Anki deck

This deck was automatically generated from the 2000 most common words in a set of over 13000 hentai voice work scripts.

This means that it contains quite a bit of hentai related vocabulary, but most of the deck just consists of words that are commonly used in a casual setting.

Some errors in the deck like words appearing twice were fixed manually, but there might be some errors left. Please send an e-mail to contact@pyonpyon.moe if you find anything weird or wrong.
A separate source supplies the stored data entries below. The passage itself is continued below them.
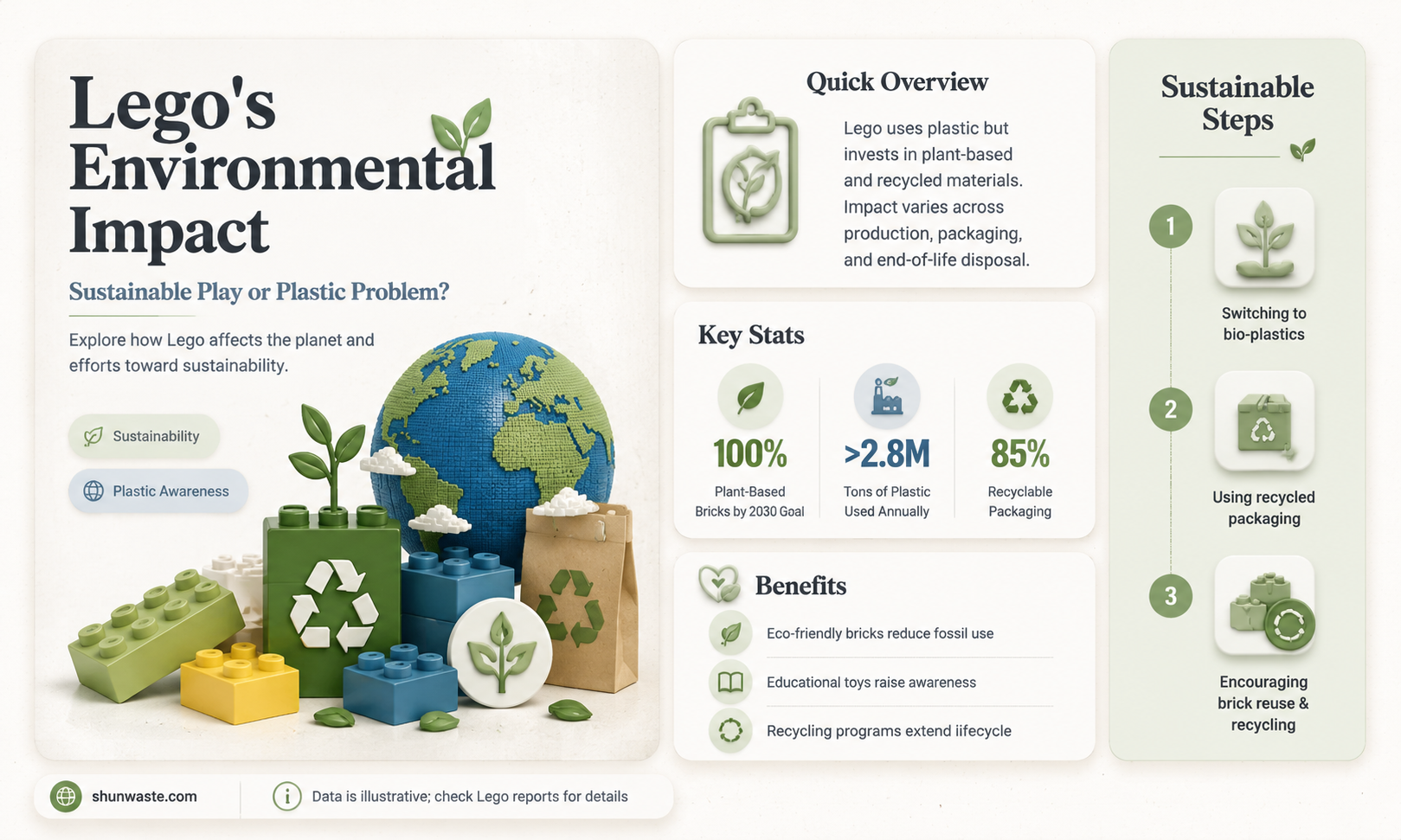 Lego's Environmental Impact

Sustainable Play or Plastic Problem?

Explore how Lego affects the planet and efforts toward sustainability.

Sustainability

Plastic Awareness

Quick Overview

Lego uses plastic but invests in plant-based and recycled materials. Impact varies across production, packaging, and end-of-life disposal.

Key Stats

100%
Plant-Based Bricks by 2030 Goal

>2.8M
Tons of Plastic Used Annually

85%
Recyclable Packaging

Benefits

Eco-friendly bricks reduce fossil use

Educational toys raise awareness

Recycling programs extend iifecycle

Sustainable Steps

1
Switching to bio-plastics

2
Using recycled packaging

3
Encouraging brick reuse & recycling

shunwaste.com

Data is illustrative; check Lego reports for details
Most audio files come from http://nihongo.monash.edu/cgi-bin/wwwjdic?1C. About 250 entries in the deck did not have audio files on the site and use the google translate text-to-speech which may sound robotic and have wrong pronunciation.

Download

Word list

This is the list of all the words in the scripts and their total amount of occurences in the 13000+ scripts, ordered by occurences.
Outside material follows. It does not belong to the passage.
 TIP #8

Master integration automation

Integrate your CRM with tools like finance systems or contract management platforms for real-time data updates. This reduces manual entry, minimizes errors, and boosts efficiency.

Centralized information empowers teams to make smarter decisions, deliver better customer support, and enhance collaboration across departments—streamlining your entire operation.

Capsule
Kana only entries with less than 4 characters and every entry that contains a non-japanese character were removed to filter out the garbage that the parsing library sometimes generates.

There are still some oddities in the list such as 気持ちいい, 気持ちよい and 気持ち良い all appearing separately even though the parsing library is supposed to just return a dictionary form.

Other downloads

scripts These are all of the 13347 scripts that were used. A small amount of them are in english.
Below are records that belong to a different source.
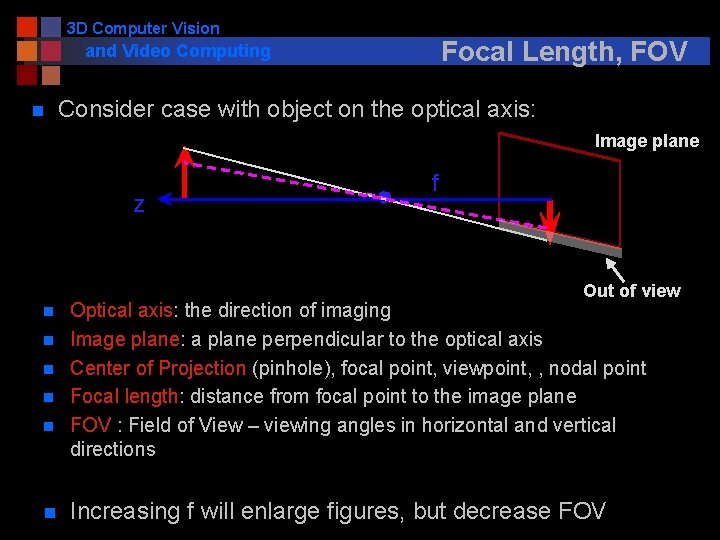 3D Computer Vision
and Video Computing

Focal Length, FOV

Consider case with object on the optical axis:

Image plane

f

z

Out of view

Optical axis: the direction of imaging

Image plane: a plane perpendicular to the optical axis

Center of Projection (pinhole), focal point, viewpoint, , nodal point

Focal length: distance from focal point to the image plane

FOV : Field of View – viewing angles in horizontal and vertical directions

Increasing f will enlarge figures, but decrease FOV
parser The python program that was used to parse the scripts. Depends on the MeCab library. Only tested on linux.

with sounds The same data as the anki deck in csv format, with pronunciation from google translate and some other added stuff. Made by another anon.

original deck The original anki deck without audio.

History

2019-04-18: Added download for a csv version.

2019-07-12: Added audio version of the anki deck.